Öncelikle babanız için baş sağlığı dilemek isterim, mekanı cennet olsun.
Yazdıklarınızı okuduğumda, gerçekten de farkındalığınızın ne denli yüksek olduğuna şahit oldum.
Öyle ki, esasında var olan ilişkilerinizin girişi, gelişmesi ile ilgili anlamlı fikirleriniz var, sıkıntı, bu ilişkilere bir son yazamamakta.
'' babamla olan ilişkimden ve neticede onu sonsuz şekilde kaybetmiş olmamın verdiği sıkı sıkı tutunma hissinden böyle olduğunu düşünüyorum '' cümleniz gerçekten bu size bazı eziyet veren düşüncelerin, inançların temelinin nereden geldiğini anlamımızı sağlıyor.
Erken yaşamda, ebeveynimizle olan bağlanma türümüz, kendisini genç yetişkinlik döneminde romantik ilişkilerde göstermektedir.
Öyle ki, bağlanma türlerinden olan Kaygılı Bağlanmada, bağlanan kişi muhtaç kişi olarak görülmesine sebep olan, bakım verenin bebeğin ihtiyaçlarına karşı tutarsızlık göstermesiyle, kişi, ihtiyaçlarına karşı bağımlı bir tutum sergilemeyi öğreniyor olabilir.

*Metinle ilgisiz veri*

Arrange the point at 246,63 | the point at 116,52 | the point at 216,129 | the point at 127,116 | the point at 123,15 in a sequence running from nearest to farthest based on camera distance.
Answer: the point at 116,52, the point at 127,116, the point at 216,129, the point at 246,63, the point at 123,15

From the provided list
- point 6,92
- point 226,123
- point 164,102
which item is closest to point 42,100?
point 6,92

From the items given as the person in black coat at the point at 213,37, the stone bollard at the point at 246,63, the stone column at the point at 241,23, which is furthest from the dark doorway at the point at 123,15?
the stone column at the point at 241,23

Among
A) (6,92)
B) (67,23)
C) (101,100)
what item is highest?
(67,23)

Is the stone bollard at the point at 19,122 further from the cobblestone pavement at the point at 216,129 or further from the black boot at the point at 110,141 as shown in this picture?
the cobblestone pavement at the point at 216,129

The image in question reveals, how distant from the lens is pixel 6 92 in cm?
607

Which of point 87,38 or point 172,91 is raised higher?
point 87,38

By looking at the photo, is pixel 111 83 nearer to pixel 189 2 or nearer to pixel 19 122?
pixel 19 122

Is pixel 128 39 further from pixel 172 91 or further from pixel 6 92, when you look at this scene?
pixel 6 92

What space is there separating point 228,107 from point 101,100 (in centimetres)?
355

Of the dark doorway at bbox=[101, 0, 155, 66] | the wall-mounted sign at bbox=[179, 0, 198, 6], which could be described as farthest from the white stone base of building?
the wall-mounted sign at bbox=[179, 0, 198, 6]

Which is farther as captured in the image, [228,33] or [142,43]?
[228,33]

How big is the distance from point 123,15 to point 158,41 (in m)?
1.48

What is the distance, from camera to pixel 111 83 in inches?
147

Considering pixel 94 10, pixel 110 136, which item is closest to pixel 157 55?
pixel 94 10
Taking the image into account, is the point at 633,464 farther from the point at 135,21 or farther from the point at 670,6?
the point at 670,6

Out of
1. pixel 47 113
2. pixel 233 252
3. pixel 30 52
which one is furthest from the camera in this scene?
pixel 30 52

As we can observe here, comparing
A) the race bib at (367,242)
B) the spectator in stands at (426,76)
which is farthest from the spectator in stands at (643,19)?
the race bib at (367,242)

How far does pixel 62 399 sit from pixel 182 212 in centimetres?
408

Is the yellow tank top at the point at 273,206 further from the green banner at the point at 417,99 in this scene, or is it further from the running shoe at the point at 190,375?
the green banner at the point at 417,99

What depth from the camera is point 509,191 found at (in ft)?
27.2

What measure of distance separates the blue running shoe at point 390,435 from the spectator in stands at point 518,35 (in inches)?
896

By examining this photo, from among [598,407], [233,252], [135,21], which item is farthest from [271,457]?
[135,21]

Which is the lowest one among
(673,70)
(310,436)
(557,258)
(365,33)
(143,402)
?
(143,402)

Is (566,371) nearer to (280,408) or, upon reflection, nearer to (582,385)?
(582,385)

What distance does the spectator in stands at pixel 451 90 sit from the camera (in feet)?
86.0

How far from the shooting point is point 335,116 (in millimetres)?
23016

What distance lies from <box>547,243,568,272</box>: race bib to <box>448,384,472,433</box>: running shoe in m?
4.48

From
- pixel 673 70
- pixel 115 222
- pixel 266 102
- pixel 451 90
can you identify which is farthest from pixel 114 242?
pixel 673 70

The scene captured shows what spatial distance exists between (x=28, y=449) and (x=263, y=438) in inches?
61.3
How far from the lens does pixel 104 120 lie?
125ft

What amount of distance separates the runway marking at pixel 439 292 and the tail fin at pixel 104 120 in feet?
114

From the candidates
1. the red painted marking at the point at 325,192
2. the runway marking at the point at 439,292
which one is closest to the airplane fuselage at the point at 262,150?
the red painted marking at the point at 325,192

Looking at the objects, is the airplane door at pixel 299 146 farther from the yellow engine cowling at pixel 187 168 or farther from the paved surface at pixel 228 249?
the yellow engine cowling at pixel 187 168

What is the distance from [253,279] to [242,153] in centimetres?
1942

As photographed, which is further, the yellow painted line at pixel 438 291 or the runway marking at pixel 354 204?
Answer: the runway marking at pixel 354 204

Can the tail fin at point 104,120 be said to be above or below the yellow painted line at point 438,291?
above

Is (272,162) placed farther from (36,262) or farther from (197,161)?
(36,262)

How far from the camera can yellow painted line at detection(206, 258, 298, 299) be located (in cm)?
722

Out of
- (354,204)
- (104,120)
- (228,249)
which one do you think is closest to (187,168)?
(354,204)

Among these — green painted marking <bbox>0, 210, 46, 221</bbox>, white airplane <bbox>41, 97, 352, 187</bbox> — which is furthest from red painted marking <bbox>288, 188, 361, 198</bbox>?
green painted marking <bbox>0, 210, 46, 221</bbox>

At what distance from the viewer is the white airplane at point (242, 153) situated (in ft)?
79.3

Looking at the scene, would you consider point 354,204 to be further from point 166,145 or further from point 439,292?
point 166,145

Yani, ihtiyaçlarının karşılanması ve ilgi görmesi için, hep bir mücadele etmek zorunda kalmıştır ve bu elde ettiği dönüt ise, kolay vazgeçilecek bir dönüt olmadığından, çocukken her ne kadar işimize yarasa da, yaş aldıkça isteklerin, ihtiyaçların ve beklentilerin değişmesiyle, bu kez işimize yaramayan noktaları dahi tutar hale gelebiliriz.
Tıpkı ilişkilerinizde, sonuna kadar gitme isteğinizin var olması gibi.
Esasında, siz, elinizden geleni yaptığınızdan emin olmak istiyorsunuz.
Çünkü burada ayrıca devreye, sizin küçük yaşta edindiğiniz değerler ve kurallar devreye giriyor.
Hal böyle olunca, hem bağlanma, hem de yetişirken değerlerin oluşması, kendisini yetişkin ilişkilerde canlı bir şekilde gösterebiliyor.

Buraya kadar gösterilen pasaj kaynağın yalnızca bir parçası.